Exercise objective:
Please rewrite the entries from the line containing "From the scene" through the end of the entries, inclusive, changing "building window" to "window" and leaving everything else as it is.

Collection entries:
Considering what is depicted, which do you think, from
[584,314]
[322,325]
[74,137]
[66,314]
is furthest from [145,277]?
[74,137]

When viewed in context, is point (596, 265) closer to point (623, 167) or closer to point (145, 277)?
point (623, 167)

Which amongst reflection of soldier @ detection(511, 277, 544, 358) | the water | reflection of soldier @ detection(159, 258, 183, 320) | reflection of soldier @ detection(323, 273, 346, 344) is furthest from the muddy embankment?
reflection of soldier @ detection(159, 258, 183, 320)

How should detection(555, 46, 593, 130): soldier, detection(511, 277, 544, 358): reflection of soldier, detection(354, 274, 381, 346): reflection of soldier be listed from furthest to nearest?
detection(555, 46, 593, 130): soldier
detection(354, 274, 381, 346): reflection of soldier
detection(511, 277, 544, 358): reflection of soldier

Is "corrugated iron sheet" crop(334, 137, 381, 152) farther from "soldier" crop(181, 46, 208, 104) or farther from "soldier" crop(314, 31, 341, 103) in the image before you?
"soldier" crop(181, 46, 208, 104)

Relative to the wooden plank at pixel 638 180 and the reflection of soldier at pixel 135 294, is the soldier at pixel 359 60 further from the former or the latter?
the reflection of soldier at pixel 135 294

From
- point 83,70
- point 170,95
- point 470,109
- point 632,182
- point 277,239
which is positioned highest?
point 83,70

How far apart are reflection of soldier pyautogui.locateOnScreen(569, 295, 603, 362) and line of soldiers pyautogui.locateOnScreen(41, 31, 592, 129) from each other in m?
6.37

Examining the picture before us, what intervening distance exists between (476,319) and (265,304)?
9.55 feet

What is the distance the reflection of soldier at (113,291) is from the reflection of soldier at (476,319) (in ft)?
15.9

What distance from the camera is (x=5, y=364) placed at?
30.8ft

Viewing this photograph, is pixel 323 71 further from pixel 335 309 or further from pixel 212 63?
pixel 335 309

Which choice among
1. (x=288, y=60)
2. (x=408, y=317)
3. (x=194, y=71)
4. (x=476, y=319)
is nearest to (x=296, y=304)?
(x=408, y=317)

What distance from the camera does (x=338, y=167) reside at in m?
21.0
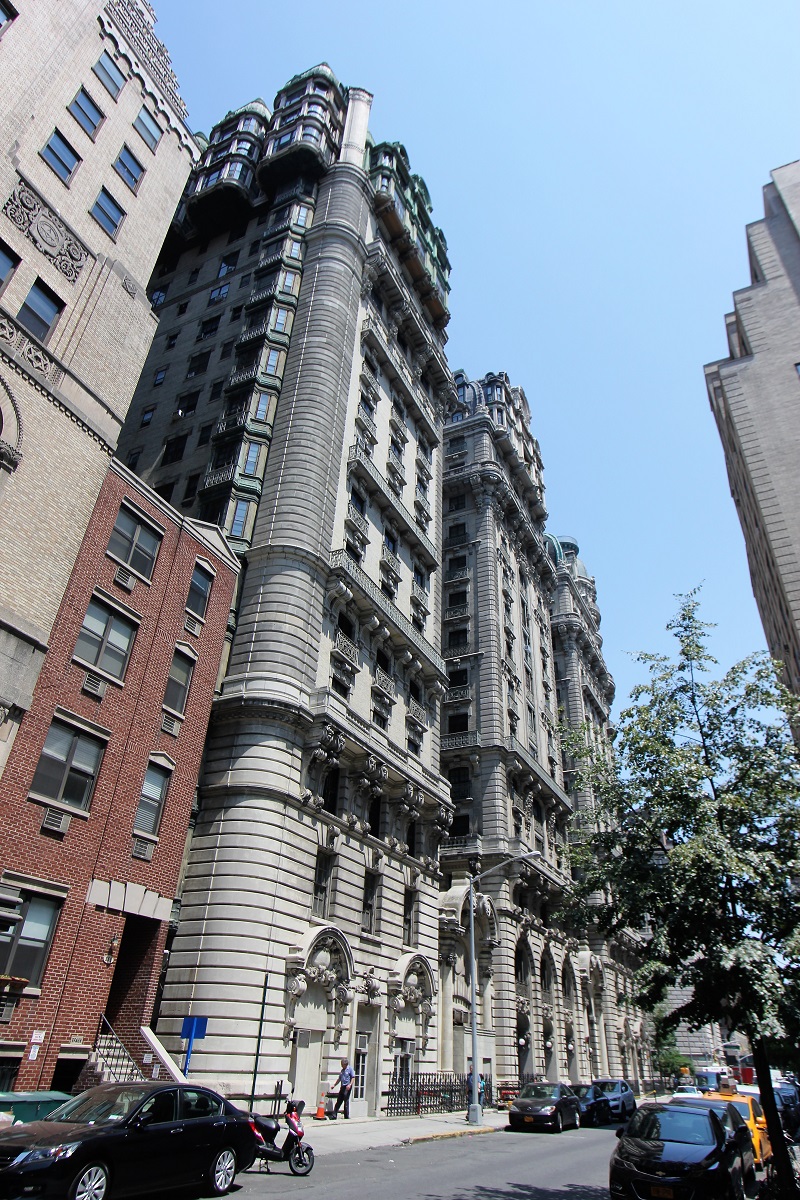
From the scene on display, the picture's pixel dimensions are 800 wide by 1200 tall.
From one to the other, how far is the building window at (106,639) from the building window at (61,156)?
48.7ft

Written response:
From the scene on display, the picture's pixel dimensions are 800 wide by 1200 tall.
From one to the other, how far is the window at (106,639) from the window at (61,156)?
48.7ft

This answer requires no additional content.